» On se doit de faire de Charleroi un grand club «
Les Zèbres peuvent-ils grandir et s’installer durablement au sommet du football belge ? Reportage au coeur du noyau dur d’un club qui souhaite ne pas s’arrêter en si bon chemin.
« Le club n’a pas de limite, la seule limite, c’est le temps. » Mehdi Bayat démarre l’entretien sans round d’observation. Volubile, le flow aiguisé, une lucide sagacité, l’homme est tel qu’on l’attend : optimiste et ambitieux. D’ailleurs, on ne le serait à moins vu la situation de son Sporting en ce début de championnat. Nous sommes le jeudi 14 septembre, le nouvel homme fort de la Fédé nous reçoit dans ses bureaux qui jouxtent le stade du Pays de Charleroi. Le directeur commercial, Walter Chardon, s’apprête à quitter les lieux avant de nous recevoir une heure plus tard. L’ensemble a un aspect quelque peu bordélique et exigu.
J’ai écrit le projet 3-6-9 comme un programme politique. Pour convaincre les gens, je devais mettre en place une ligne de conduite afin de nous donner du crédit. » – Mehdi Bayat
» Avant la fin de l’année, je pourrai recevoir mes invités dans de nouveaux bureaux, situés cette fois dans le stade même, avec un joli canapé pour recevoir mes invités « , sourit l’administrateur délégué d’un club qui grandit pas à pas et sans excès. Ce samedi 16 septembre, lors de la venue de Waasland Beveren, le club fête les 5 ans de la reprise menée de front par le président, Fabien Debecq et Mehdi Bayat. 8.882 spectateurs se pressent au Mambourg pour l’occasion.
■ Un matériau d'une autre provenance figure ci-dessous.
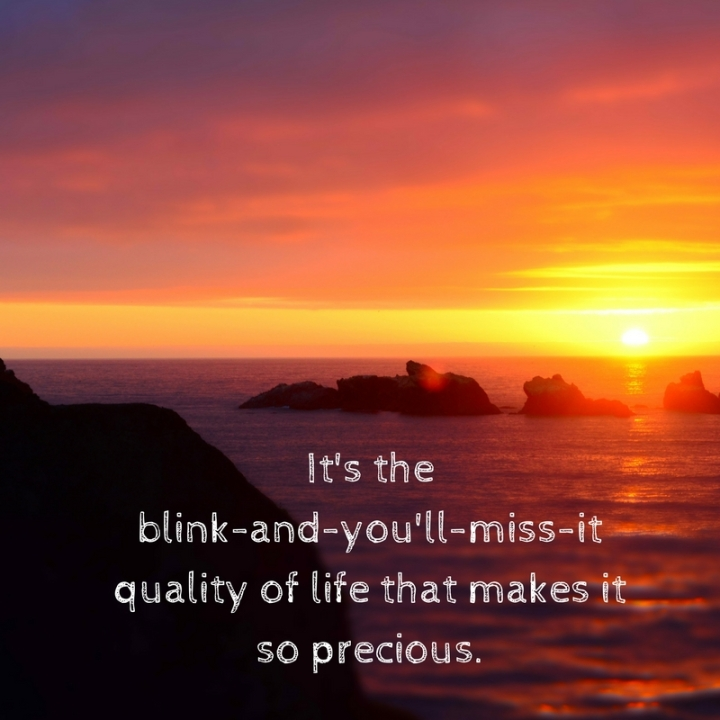 It's the blink-and-you'll-miss-it quality of life that makes it so precious.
Une assistance quelque peu décevante pour l’ex-leader du championnat qui fait difficilement salle comble. Mais l’intérêt médiatique est manifeste : la VRT consacre un long reportage à Charleroi alors que nous croisons un journaliste de beIN SPORTS venu rencontrer Mehdi Bayat. Une reprise à la 92e minute du match d’Ibrahima Seck douche cependant la soirée. Les joueurs et staff débarquent la mine quelque peu déconfite à la fête organisée au pied de la T3. Si Charleroi a perdu la tête un peu bêtement lors de cette 7e journée, le club continue, cependant, de grandir en coulisses.
La ville et le club main dans la main
Il n’y pas encore si longtemps des » Charleroi, Dutroux ! » s’échappaient des kops adverses. Les supporters carolos, eux, ont longtemps clamé leur ras-le-bol envers la politique sportive menée par la famille Bayat, à l’exception d’une courte accalmie sous Jacky Mathijssen. Le club était moqué, à l’image d’une ville élue plus » moche ville du monde » par un magazine hollandais en 2009. Quelques années plus tard, l’hebdomadaire flamand, » Humo « , titrait » Charleroi capitale de la Walbanie « .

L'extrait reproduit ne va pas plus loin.